Aim of the exercise:
Quote the review of the photography book Pedal from "Although action shots" to "in formal portraiture.", reproducing every word and punctuation mark without alteration.

Provided text:
Photographer and filmmaker Peter Sutherland documented New York's 2005
Cycle Messenger World Championships (CMWC) in his book Pedal, which
shares its title with his 2001 bike-messenger documentary (it has
played on the Sundance Channel and elsewhere). He plainly admires these
two-wheeled tribalists, most of them young, pierced, and tattooed, all
of them bearing various scars and scrapes in varying stages of healing.
They ride and race hard, but the asphalt is harder.
Although action shots figure in Sutherland's color images, this isn't a
Sports Illustrated gallery. The actual messenger race is more like a
road rally than NASCAR's neat laps. Competitors zig and zag from A to B
and C to Z to deliver their parcels. The affair is governed less by the
stopwatch than one's own internal GPS system-setting the most efficient
route between multiple waypoints, allowing for traffic lights, one-way
streets, and potholes.
It's the cyclists in repose who really catch Sutherland's lens, some
dozing on the grass (empty cans of Bud and spoke wrenches strewn around
them), some staring straight back at the camera in formal portraiture.
A commercial shooter for XXL and VICE (among other Gen-Y publications),
he has an eye for the unpretty model's indifference that invites you
in. Urban athletes, these messengers are somewhat awkwardly still off
their mounts (those cleated shoes certainly aren't meant for walking).
There's an impatient quality in the suspended air-"Don't bother me,
I've got someplace I need to go. I'm paid to deliver things, not stand
around." Sutherland captures these riders with a certain lankness, the
sweat just dried, the pose not quite settled. Just as most of his
subjects were born since the '70s, he's working in the tradition of Nan
Goldin by way of Dov Charney's American Apparel spreads.

Raw data:

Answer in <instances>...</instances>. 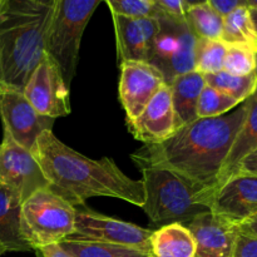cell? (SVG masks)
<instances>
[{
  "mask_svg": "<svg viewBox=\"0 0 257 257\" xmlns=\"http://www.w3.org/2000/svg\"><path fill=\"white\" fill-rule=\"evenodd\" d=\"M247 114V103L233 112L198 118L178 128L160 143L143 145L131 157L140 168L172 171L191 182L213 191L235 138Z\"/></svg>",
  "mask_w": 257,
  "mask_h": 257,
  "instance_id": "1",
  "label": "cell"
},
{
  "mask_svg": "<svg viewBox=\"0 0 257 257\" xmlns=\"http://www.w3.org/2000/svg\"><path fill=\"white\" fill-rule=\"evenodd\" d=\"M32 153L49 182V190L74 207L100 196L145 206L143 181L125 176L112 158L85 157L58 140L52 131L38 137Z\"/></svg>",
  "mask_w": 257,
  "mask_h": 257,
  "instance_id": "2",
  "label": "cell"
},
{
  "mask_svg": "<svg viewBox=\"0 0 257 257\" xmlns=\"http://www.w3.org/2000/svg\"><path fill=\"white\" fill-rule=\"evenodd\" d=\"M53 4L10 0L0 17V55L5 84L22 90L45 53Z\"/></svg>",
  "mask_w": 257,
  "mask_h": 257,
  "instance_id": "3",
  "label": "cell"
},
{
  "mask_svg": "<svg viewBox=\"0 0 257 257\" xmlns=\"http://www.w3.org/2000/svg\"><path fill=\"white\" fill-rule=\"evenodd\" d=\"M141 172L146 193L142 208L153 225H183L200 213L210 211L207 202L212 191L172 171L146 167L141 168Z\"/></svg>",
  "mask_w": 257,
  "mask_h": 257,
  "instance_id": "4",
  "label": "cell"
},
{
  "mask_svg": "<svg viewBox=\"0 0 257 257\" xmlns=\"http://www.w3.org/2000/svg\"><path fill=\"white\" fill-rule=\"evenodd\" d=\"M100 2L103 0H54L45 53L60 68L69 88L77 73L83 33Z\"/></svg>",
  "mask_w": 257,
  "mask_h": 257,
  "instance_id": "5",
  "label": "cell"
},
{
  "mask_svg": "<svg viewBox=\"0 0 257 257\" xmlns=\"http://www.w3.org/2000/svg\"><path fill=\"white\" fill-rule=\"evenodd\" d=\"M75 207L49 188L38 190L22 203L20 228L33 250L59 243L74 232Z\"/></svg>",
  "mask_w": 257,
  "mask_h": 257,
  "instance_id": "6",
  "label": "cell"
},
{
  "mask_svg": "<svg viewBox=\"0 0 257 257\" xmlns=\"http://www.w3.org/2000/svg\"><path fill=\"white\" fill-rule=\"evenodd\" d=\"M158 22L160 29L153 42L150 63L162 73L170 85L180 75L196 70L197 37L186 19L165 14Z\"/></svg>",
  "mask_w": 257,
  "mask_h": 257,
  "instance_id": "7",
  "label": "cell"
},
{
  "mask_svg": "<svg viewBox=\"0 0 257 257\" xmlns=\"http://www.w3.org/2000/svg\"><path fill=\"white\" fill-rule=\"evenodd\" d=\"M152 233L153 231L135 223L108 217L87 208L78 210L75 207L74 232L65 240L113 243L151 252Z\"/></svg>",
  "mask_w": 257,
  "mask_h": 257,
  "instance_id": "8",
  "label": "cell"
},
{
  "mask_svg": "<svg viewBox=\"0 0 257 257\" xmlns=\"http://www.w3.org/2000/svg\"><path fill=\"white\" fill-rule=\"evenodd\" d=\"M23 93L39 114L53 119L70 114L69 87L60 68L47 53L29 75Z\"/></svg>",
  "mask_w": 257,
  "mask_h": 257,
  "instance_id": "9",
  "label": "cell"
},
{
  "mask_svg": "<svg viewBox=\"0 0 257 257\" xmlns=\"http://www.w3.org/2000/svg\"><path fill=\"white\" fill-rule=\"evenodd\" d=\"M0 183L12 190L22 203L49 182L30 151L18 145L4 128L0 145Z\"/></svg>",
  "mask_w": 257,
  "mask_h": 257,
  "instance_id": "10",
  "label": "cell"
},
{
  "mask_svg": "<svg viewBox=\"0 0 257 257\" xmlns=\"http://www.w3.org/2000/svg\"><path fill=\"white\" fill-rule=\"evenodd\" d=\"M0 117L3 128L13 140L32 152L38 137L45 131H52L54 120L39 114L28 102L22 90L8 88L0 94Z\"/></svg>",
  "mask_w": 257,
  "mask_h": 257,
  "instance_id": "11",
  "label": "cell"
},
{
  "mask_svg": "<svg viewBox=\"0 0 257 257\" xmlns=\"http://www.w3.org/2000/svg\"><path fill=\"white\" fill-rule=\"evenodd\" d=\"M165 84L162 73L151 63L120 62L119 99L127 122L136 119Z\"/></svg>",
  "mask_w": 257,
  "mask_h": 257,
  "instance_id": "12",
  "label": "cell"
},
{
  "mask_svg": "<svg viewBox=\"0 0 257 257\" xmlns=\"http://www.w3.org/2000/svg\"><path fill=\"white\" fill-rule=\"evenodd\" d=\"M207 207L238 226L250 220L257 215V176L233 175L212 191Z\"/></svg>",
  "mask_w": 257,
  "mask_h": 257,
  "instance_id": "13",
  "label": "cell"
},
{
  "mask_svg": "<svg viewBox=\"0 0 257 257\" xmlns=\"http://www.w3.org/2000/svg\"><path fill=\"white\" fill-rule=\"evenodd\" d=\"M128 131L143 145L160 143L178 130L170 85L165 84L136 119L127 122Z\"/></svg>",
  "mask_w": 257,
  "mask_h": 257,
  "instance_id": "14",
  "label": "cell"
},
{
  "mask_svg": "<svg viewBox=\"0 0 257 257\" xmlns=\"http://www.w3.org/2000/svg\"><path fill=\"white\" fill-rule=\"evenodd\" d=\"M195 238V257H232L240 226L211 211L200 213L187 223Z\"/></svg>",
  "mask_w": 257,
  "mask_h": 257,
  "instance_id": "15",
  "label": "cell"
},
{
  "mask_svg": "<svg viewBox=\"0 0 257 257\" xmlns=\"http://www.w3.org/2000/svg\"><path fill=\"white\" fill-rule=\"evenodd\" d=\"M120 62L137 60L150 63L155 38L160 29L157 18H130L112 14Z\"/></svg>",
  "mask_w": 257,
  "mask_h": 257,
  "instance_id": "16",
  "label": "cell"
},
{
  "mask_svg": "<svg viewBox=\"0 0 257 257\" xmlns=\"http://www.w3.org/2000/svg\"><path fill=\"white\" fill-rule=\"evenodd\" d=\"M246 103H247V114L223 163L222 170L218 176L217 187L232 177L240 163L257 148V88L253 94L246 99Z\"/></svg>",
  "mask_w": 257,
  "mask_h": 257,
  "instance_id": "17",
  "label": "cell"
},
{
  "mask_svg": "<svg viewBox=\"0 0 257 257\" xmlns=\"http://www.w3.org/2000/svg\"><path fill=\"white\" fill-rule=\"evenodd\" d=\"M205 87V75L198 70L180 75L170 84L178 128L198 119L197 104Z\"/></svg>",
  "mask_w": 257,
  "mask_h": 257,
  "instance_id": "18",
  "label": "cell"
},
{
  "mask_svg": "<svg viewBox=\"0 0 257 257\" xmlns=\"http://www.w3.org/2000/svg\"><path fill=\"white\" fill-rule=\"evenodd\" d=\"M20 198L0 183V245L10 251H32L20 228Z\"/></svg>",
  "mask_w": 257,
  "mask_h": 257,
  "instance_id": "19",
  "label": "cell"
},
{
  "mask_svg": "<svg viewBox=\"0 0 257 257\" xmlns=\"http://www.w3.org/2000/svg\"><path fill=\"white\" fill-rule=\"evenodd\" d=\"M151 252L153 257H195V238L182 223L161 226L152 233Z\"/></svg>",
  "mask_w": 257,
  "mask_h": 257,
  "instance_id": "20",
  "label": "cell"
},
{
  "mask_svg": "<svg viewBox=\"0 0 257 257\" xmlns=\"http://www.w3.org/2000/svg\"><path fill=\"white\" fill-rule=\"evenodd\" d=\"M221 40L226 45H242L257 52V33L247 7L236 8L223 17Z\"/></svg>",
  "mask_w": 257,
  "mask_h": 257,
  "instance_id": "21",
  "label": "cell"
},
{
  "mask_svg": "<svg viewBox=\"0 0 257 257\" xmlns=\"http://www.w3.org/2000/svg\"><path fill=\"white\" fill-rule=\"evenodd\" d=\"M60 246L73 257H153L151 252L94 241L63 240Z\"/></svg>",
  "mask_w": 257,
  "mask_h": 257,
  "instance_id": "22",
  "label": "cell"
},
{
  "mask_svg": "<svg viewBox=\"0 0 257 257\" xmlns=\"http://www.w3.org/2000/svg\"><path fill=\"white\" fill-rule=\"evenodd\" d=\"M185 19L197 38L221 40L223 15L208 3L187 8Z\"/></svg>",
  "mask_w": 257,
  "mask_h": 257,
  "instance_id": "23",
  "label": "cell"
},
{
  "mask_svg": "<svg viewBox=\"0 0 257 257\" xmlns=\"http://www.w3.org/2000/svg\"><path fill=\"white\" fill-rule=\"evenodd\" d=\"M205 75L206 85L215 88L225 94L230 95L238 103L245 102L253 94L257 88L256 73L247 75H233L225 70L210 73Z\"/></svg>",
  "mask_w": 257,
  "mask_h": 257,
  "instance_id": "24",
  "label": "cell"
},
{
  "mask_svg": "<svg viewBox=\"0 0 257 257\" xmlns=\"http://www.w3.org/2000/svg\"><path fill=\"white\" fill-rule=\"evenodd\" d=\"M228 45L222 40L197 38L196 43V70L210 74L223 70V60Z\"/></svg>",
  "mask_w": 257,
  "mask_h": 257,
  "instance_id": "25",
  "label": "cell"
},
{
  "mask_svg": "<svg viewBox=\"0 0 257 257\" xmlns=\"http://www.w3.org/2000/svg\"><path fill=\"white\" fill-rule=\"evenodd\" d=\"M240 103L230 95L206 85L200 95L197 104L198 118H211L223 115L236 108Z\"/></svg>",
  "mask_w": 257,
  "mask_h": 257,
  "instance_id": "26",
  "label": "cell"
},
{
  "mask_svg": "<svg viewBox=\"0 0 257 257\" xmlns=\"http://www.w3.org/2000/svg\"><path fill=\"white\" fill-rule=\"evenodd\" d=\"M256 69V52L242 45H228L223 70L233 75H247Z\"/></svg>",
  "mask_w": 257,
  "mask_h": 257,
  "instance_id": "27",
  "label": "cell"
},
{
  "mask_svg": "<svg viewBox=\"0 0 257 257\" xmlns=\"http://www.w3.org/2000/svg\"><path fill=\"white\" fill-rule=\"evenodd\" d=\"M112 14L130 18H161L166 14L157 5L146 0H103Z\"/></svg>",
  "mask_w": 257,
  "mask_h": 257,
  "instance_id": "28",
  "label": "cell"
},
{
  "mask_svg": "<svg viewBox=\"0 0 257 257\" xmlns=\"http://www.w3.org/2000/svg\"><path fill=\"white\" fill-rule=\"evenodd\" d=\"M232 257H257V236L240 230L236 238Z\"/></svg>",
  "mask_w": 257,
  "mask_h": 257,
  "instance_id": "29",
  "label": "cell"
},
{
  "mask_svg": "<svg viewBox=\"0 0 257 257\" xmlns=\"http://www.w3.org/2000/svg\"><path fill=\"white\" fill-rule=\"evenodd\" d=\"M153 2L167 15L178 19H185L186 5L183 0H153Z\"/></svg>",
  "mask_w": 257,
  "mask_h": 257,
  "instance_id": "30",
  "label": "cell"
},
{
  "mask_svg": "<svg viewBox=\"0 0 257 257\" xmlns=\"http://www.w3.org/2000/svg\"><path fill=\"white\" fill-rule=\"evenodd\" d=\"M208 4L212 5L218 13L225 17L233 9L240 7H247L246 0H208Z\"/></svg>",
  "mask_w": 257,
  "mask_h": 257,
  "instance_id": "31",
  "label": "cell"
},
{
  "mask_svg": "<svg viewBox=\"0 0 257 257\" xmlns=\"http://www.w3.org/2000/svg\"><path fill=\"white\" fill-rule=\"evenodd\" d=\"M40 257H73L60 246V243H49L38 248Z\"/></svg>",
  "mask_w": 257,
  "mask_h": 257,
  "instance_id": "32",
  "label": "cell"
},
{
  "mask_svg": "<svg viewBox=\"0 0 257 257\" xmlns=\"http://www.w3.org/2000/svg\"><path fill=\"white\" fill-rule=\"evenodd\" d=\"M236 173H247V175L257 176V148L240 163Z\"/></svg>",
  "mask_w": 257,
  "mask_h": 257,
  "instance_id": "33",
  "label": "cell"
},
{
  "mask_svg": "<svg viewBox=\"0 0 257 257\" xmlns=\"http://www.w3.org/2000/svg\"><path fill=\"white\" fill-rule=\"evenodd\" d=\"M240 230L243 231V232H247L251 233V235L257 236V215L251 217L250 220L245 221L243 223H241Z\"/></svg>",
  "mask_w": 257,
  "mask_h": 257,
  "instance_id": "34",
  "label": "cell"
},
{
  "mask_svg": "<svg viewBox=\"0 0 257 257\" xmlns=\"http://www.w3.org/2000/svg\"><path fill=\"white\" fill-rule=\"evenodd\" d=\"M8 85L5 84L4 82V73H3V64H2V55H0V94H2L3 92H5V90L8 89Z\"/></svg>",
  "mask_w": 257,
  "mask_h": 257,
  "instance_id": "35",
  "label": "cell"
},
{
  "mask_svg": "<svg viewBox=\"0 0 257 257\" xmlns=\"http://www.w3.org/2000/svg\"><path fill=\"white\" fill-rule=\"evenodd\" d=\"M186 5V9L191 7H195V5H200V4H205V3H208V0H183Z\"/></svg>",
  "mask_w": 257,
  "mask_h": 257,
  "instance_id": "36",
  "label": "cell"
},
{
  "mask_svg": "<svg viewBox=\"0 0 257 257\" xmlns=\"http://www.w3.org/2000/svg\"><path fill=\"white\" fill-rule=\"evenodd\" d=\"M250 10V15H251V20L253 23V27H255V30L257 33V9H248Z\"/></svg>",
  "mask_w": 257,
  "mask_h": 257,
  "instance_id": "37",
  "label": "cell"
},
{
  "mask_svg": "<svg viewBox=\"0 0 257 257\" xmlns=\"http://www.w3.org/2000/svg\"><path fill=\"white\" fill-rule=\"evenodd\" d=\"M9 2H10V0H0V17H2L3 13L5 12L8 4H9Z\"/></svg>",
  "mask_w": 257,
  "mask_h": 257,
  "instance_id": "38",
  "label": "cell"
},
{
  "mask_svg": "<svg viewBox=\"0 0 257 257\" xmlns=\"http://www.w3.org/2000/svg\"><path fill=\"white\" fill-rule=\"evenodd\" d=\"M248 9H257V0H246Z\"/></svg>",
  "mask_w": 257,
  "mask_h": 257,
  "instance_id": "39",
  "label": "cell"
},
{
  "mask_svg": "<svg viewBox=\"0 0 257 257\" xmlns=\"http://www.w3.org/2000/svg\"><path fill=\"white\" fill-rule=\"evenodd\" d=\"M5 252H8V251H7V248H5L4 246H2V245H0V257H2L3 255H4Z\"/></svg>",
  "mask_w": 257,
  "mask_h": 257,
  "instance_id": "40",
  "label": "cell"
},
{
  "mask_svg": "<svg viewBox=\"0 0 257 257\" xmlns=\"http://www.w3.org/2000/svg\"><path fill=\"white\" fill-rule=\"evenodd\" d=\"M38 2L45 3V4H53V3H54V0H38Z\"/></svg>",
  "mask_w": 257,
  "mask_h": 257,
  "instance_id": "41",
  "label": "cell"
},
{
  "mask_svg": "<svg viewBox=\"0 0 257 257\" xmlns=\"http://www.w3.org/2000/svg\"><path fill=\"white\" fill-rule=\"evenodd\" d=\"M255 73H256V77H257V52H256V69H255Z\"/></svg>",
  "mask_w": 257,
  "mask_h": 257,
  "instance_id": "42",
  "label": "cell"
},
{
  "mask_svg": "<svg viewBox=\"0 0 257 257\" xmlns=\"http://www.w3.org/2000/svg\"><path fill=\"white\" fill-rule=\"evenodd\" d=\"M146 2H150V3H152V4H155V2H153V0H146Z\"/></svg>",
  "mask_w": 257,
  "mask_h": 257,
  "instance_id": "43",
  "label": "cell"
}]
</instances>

Exercise response:
Although action shots figure in Sutherland's color images, this isn't a
Sports Illustrated gallery. The actual messenger race is more like a
road rally than NASCAR's neat laps. Competitors zig and zag from A to B
and C to Z to deliver their parcels. The affair is governed less by the
stopwatch than one's own internal GPS system-setting the most efficient
route between multiple waypoints, allowing for traffic lights, one-way
streets, and potholes.
It's the cyclists in repose who really catch Sutherland's lens, some
dozing on the grass (empty cans of Bud and spoke wrenches strewn around
them), some staring straight back at the camera in formal portraiture.